DALLAS (AP) — The family of Sandra Bland, the black woman found dead in a Texas jail cell days after a confrontation with a white state trooper during a traffic stop, filed a wrongful death lawsuit Tuesday against the officer and other officials. The 28-year-old woman's death comes after nearly a year of heightened national scrutiny of police and their dealings with black suspects, especially those who have been killed by officers or die in police custody. Here are some key events in the Bland case:
— July 10: Bland is pulled over in Prairie View, northwest of Houston, for changing lanes without signaling. The stop grows confrontational and trooper Brian Encinia orders her from the car before forcing her to the ground and taking her into custody on a charge of assaulting a public servant. Bland, who was in the process of moving to Texas from the Chicago area, is booked into the Waller County jail.
— July 13: A jailer finds her hanging in her cell. A preliminary autopsy determined she used a garbage bag to hang and asphyxiate herself.
— July 16: The Texas Department of Public Safety announces Encinia has been placed on administrative leave. Authorities determine he violated procedures guiding traffic stops and the department's courtesy policy.
— July 16: Bland's death results in the Texas Commission on Jail Standards citing the Waller County jail for failing to comply with state rules, including that guards failed to observe each inmate in-person at least once every hour.
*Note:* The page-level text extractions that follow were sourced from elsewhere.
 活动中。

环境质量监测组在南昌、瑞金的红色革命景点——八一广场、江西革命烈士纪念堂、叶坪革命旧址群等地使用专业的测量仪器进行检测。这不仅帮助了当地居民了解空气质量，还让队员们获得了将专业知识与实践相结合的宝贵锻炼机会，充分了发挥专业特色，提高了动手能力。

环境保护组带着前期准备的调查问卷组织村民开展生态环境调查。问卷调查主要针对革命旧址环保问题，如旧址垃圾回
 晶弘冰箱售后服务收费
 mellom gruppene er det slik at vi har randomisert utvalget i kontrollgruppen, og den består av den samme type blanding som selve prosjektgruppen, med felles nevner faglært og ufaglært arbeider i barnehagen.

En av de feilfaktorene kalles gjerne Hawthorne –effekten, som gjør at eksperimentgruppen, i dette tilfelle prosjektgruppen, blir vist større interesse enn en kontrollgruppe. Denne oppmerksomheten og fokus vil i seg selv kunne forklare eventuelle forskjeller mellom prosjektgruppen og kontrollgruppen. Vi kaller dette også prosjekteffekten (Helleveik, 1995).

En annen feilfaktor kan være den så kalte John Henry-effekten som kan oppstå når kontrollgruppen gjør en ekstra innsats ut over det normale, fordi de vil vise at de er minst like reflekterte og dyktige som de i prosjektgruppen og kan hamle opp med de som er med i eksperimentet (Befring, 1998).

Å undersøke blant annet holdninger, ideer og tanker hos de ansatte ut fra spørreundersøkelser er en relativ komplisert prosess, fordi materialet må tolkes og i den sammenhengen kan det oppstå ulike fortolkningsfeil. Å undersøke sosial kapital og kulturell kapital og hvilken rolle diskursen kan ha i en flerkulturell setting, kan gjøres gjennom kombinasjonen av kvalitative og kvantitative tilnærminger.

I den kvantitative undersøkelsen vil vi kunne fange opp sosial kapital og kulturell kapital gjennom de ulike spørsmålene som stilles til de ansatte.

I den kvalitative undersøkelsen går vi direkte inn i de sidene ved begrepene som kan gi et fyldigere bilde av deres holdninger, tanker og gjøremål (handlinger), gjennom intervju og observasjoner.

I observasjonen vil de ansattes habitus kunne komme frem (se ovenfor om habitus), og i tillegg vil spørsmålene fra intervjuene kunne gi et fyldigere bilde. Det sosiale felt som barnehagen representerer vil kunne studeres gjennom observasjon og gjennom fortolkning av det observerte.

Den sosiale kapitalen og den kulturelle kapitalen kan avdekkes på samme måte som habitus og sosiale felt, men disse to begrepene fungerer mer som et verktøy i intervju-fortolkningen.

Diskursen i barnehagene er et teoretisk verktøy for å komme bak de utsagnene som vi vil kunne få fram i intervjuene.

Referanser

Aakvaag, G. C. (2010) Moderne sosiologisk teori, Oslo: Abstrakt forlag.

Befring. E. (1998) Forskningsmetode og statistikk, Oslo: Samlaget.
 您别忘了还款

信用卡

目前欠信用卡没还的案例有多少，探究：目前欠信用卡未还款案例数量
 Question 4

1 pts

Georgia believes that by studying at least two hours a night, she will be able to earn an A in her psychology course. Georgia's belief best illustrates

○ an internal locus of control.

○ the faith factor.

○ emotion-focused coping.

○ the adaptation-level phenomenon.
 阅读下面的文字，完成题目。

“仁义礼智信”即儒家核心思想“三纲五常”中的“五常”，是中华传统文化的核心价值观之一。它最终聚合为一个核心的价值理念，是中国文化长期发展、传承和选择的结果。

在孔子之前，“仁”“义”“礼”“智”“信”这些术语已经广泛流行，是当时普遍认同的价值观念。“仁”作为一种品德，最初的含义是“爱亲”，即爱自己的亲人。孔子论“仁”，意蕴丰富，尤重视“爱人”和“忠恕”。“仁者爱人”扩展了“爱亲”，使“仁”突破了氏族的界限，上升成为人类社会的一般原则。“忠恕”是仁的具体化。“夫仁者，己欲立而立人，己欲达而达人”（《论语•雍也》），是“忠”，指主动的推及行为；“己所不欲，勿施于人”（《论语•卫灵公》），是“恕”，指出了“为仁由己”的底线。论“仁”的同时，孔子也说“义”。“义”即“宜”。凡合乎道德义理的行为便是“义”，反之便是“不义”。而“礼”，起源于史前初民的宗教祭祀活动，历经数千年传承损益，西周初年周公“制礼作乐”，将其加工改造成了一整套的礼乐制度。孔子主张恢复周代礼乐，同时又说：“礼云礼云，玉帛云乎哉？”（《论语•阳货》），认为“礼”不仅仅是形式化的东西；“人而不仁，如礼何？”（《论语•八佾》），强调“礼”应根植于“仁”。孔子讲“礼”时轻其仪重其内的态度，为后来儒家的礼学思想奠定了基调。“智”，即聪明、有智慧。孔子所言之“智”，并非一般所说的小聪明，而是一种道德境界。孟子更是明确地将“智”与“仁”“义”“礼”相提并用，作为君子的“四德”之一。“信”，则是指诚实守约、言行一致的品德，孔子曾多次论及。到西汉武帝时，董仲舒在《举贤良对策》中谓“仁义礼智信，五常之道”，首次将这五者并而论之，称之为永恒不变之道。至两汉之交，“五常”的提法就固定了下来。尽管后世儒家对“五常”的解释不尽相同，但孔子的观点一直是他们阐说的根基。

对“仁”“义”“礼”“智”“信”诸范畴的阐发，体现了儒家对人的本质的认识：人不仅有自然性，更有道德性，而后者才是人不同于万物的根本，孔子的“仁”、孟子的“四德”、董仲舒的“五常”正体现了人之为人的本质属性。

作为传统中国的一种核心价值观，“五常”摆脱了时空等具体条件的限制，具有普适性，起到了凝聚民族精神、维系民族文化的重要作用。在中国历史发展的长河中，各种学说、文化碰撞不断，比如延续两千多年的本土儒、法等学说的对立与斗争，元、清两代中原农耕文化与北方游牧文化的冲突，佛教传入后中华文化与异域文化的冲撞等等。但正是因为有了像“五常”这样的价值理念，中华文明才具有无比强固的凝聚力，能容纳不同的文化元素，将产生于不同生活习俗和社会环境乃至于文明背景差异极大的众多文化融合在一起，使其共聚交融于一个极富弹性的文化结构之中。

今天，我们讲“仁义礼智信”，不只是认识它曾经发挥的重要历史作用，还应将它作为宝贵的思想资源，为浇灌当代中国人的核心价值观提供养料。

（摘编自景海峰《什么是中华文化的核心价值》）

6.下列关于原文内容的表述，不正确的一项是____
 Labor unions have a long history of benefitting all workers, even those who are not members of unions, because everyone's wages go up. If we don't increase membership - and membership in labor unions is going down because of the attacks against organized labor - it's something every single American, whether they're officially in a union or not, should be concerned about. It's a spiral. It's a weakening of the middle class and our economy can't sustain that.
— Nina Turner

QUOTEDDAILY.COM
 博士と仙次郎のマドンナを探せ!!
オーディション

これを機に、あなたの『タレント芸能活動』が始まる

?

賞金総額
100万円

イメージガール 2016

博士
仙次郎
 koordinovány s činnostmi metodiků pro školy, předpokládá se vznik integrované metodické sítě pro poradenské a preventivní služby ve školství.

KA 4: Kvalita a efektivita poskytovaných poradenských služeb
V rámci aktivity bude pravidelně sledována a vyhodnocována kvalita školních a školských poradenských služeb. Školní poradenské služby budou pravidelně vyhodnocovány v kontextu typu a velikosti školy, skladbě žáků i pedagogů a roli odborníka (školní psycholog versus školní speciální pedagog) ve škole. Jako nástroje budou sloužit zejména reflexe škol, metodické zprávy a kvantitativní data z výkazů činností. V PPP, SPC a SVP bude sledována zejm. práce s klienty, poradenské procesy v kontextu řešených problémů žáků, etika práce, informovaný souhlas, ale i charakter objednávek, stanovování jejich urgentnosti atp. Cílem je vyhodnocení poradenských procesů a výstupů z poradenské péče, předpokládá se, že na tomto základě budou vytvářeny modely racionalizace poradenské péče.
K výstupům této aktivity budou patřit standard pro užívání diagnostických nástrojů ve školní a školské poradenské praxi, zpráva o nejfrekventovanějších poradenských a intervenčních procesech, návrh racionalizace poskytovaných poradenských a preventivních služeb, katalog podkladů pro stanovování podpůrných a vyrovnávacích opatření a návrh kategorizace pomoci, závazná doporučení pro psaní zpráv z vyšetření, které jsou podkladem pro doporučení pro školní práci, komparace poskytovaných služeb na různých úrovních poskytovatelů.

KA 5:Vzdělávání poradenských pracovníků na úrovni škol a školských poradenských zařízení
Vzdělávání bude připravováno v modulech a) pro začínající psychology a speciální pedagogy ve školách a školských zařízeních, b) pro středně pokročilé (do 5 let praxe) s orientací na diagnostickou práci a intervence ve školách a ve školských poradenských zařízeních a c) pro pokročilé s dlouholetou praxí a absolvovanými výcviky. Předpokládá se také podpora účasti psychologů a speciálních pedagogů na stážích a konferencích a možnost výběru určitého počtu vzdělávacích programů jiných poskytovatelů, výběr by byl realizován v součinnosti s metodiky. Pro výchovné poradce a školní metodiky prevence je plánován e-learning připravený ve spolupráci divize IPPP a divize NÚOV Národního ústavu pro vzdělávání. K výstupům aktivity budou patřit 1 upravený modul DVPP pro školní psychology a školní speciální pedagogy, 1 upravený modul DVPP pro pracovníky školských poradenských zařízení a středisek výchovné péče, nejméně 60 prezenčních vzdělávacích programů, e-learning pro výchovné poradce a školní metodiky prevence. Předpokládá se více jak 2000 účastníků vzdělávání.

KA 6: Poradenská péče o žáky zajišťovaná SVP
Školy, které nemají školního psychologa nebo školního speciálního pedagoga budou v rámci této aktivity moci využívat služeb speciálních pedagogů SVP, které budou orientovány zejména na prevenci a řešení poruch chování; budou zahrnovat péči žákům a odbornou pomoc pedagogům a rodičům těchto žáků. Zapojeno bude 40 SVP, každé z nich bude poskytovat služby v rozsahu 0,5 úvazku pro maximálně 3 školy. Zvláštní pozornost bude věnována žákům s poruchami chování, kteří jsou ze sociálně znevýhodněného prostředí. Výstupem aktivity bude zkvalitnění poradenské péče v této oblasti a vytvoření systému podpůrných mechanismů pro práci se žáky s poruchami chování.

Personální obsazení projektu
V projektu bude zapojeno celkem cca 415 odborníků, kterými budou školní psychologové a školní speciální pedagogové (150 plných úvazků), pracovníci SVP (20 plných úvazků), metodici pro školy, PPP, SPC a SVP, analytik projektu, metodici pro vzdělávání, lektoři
— July 16: Waller County District Attorney Elton Mathis announces that the findings of a Texas Rangers investigation will be presented to grand jury. The FBI also is involved in the investigation.
— July 17: About 100 protesters questioning Bland's death march from the Waller County jail to the courthouse in Hempstead.
— July 21: DPS releases dash-cam video showing the confrontation between Encinia and Bland.
— July 21: Waller County sheriff's Capt. Brian Cantrell says Bland's death "was a tragic incident, not one of criminal intent or a criminal act."
— July 22: Waller County Sheriff Glenn Smith reveals that Bland told a guard during the booking process that she had previously tried to kill herself. Smith said two jailers who spoke with Bland insisted that she appeared fine when booked into the jail. She was not placed under suicide watch.
— July 22: Waller County officials release jail intake records for Bland.
— July 23: The Waller County district attorney's office reveals details of autopsy findings that indicate Bland hanged herself. The findings also show she had marijuana in her system and that about 30 cuts along Bland's wrist were likely self-inflicted some weeks before her arrest.
— July 24: Waller County officials release copy of autopsy report. Complete toxicology results remain pending.
— July 25: Funeral services for Bland are held in suburban Chicago.
— July 26: Hundreds gather in Prairie View for a vigil and march in Bland's memory.
— July 27: Officials announce a committee of outside attorneys will assist District Attorney Mathis in investigating Bland's death.
— July 28: Waller County authorities release several hours of footage showing Bland during her three days in jail, saying they want to dispel rumors that she was dead before arriving there.
— July 31: Department of Public Safety personnel records show Encinia was once cautioned about "unprofessional conduct" in a 2014 incident while he was still a probationary trooper.
— Aug. 4: Bland's family files a wrongful death lawsuit.